The holder of the executive right has the power to make and amend leases affecting the enjoyment of a non-participating royalty interest owned by another. It was in the exercise of such power that respondent's amended the lease to provide that the same might be maintained by the payment to them of the full compensatory royalty. The owner of a non-participating royalty interest would not ordinarily learn of such an arrangement unless he was advised by one of the parties. When we consider the power entrusted to respondents and their superior knowledge, it is clear to us that they were in a confidential relationship with petitioner in so far as the lease amendment and the payments thereunder are concerned.
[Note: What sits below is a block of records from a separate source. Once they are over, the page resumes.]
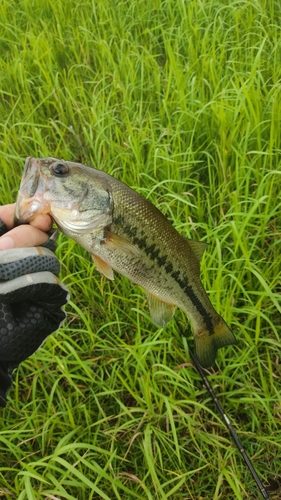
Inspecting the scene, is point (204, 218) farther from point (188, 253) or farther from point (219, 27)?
point (219, 27)

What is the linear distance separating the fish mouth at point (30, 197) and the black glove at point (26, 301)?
12 centimetres

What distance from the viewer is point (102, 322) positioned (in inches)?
99.9

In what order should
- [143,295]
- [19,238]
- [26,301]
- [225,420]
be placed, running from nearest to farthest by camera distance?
[19,238]
[26,301]
[225,420]
[143,295]

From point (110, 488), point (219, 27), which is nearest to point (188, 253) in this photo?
point (110, 488)

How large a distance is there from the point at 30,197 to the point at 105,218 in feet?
0.87

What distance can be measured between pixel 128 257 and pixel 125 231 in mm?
94

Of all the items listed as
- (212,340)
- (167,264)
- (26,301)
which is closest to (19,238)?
(26,301)

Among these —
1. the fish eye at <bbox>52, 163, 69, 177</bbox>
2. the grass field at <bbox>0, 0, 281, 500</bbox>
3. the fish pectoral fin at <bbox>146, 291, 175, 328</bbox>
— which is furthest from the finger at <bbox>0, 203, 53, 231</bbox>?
the grass field at <bbox>0, 0, 281, 500</bbox>

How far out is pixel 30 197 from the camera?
1.67 m

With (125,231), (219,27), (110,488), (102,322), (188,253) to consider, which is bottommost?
(110,488)

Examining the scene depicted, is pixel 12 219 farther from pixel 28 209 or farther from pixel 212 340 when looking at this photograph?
pixel 212 340

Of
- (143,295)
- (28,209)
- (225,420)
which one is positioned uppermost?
(28,209)

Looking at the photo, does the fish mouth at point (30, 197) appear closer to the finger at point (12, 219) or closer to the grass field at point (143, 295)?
the finger at point (12, 219)

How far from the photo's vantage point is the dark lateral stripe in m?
1.75
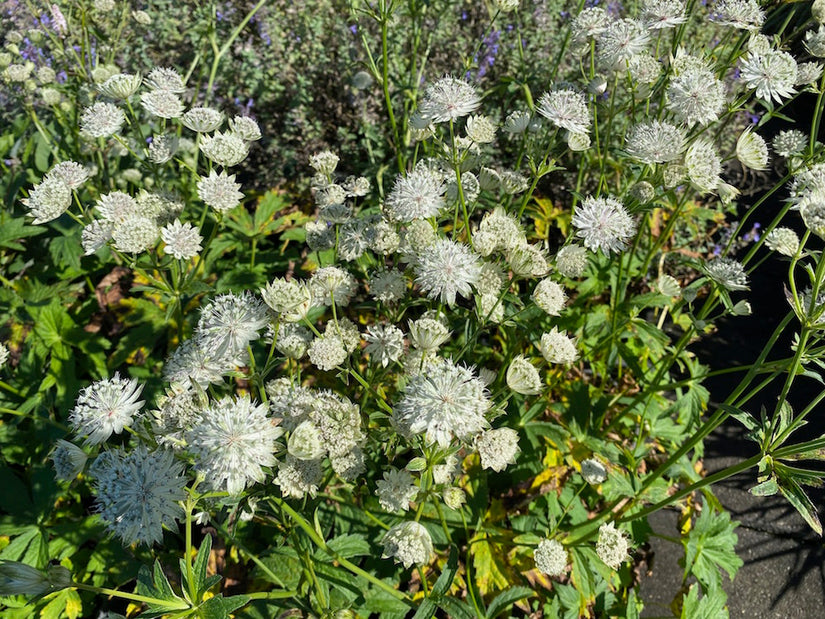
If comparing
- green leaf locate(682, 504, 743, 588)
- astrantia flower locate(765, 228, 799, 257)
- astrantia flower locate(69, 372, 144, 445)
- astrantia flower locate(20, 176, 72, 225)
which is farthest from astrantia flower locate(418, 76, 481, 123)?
green leaf locate(682, 504, 743, 588)

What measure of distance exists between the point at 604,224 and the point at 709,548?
135 cm

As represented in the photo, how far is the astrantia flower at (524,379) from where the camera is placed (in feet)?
5.15

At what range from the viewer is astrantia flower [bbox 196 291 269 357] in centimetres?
150

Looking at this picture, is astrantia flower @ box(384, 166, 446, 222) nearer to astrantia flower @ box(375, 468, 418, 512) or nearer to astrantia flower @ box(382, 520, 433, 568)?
astrantia flower @ box(375, 468, 418, 512)

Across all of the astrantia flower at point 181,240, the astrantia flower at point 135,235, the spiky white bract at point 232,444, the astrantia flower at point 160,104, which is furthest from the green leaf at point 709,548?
the astrantia flower at point 160,104

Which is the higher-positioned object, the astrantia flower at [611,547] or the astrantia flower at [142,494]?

We are not prepared to say, on the facts developed in the present case, that respondents were under an absolute obligation to search the records and determine the name and address of the person entitled to the royalty under their deed to Jenkins. If they knew the name and whereabouts of the royalty owner, it was their duty to notify him of the lease amendment and account to him for his share of the payments as received. See Cobb v. First National Bank,
The statute of limitations began running against petitioner when he learned that respondents had received and were claiming royalty to which he is entitled or when he had information that would have led a person of ordinary prudence to a discovery of the facts. Bogert, Trusts and Trustees, 2nd ed. 1962, § 953. That is the effect of the rule as stated in Cole v. Noble,
The judgments of the courts below are accordingly reversed, and the cause is remanded to the district court with instructions to enter judgment for petitioner.